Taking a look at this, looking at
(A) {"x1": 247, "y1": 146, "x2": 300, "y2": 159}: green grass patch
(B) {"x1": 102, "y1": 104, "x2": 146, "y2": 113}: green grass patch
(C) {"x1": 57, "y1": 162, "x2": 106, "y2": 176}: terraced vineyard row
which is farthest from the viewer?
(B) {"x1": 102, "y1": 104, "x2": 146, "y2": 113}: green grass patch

# SET PROBLEM
Render every line of the items above as a numbered list, omitting any blank lines.

# EXERCISE SOLUTION
1. Taking a look at this, looking at
2. (A) {"x1": 247, "y1": 146, "x2": 300, "y2": 159}: green grass patch
3. (B) {"x1": 102, "y1": 104, "x2": 146, "y2": 113}: green grass patch
4. (C) {"x1": 57, "y1": 162, "x2": 106, "y2": 176}: terraced vineyard row
5. which is farthest from the viewer?
6. (B) {"x1": 102, "y1": 104, "x2": 146, "y2": 113}: green grass patch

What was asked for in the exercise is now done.